Neutral shallow donors in ZnO: Contributions to the optical linewidth of the donor - bound excitonic transition

Neutral shallow donors (D⁰) in ZnO such as In, Ga, and Al substituting for Zn are promising solid-state spin qubits for quantum technologies. The D⁰ are optically coupled to donor bound excitons (D⁰X). Studying donor ensembles, we have demonstrated long spin relaxation times (up to 0.48 sec at 1.75 T) [1], spin initialization via optical pumping [2], Hahn-spin-echo time of 50 μs [2], and all-optical coherent control [3]. In almost every quantum application, including remote entanglement generation, linear optics quantum computing, and quantum memories, a key figure of merit is the ratio of the optical transition linewidth to the Fourier-transformed limited linewidth.

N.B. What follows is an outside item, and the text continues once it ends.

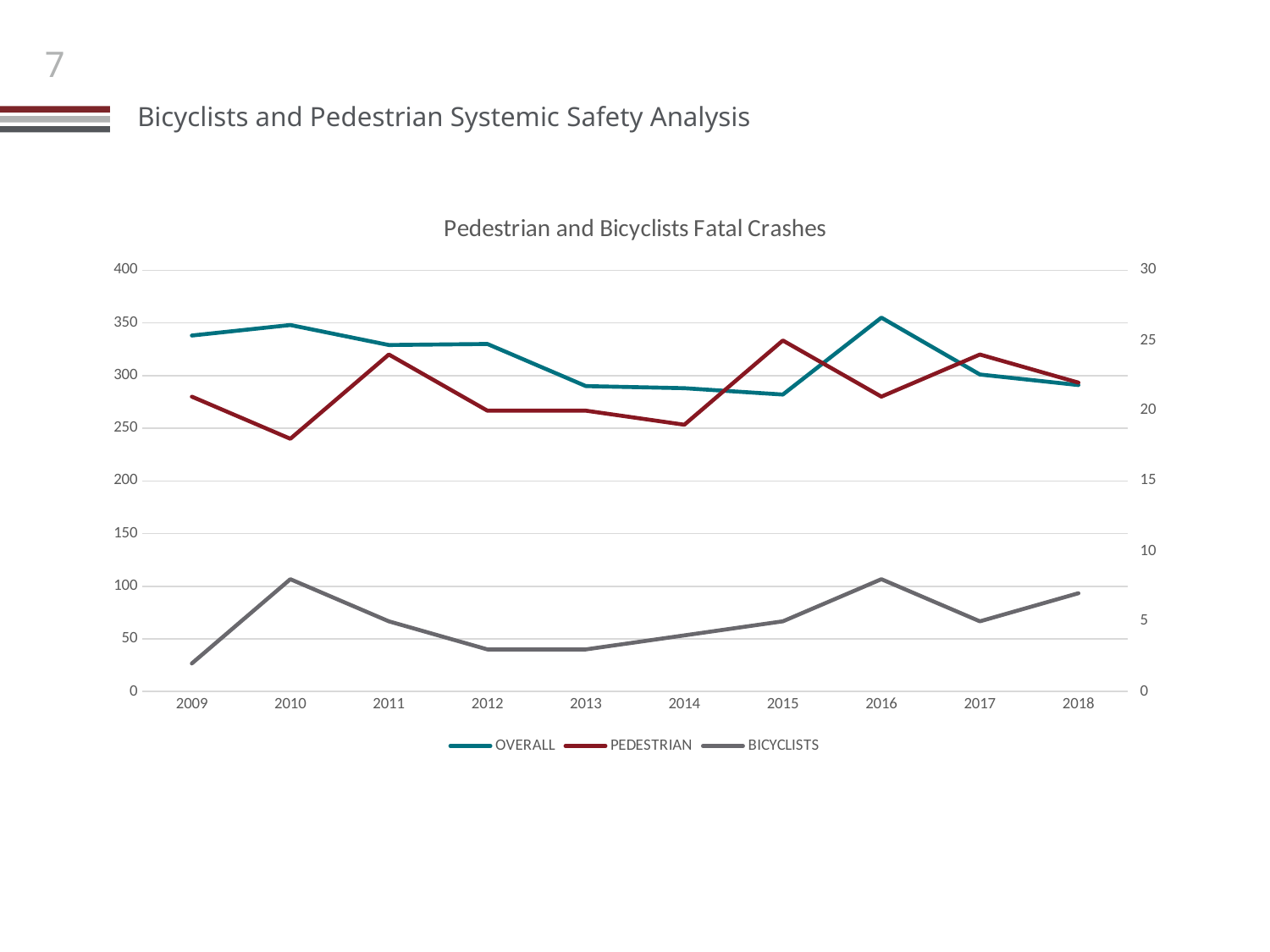
In which year does the PEDESTRIAN series reach its lowest value? 2010 What kind of chart is shown on the slide? line chart In which year does the OVERALL series reach its highest value? 2016 How many years are plotted along the x axis? 10 Is the OVERALL value for 2009 greater or less than 300 on the left axis? greater Does the OVERALL series rise or fall from 2016 to 2018? fall In which year does the BICYCLISTS series reach its lowest value? 2009 What is the title of the chart? Pedestrian and Bicyclists Fatal Crashes Which series is drawn in teal in the legend? OVERALL How many series does the legend list? 3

In this contribution, we present an experimental and theoretical study on the D⁰ /D⁰X optical linewidth properties of donor ensembles. In micro-PL measurements, we observed inhomogeneous linewidths as narrow as 6.5 GHz, only one order of magnitude broader than the expected lifetime-limited linewidth (~0.5 GHz). Temperature dependent linewidth studies are consistent with a one-phonon broadening mechanism based on population relaxation to an excited D⁰X state. At 2 K, the phonon contribution to the linewidth is negligible. Transient reverse spectral hole burning spectroscopy reveal a 4.3 GHz anti-hole that is similar to the inhomogeneous linewidth, suggesting a spectral diffusion mechanism. Finally, we propose that the linewidth is partially inhomogeneously broadened due to the isotope mass environment variation between disparate emitters in the ensemble.



[1] V. Niaouris, et al., Phys. Rev B 105, 195202 (2022)

[2] X. Linpeng et al., Phys. Rev. Appl. 10, 064061 (2018)

[3] M. L. K. Viitaniemi, et al., Nano Lett. 22, 5 (2022)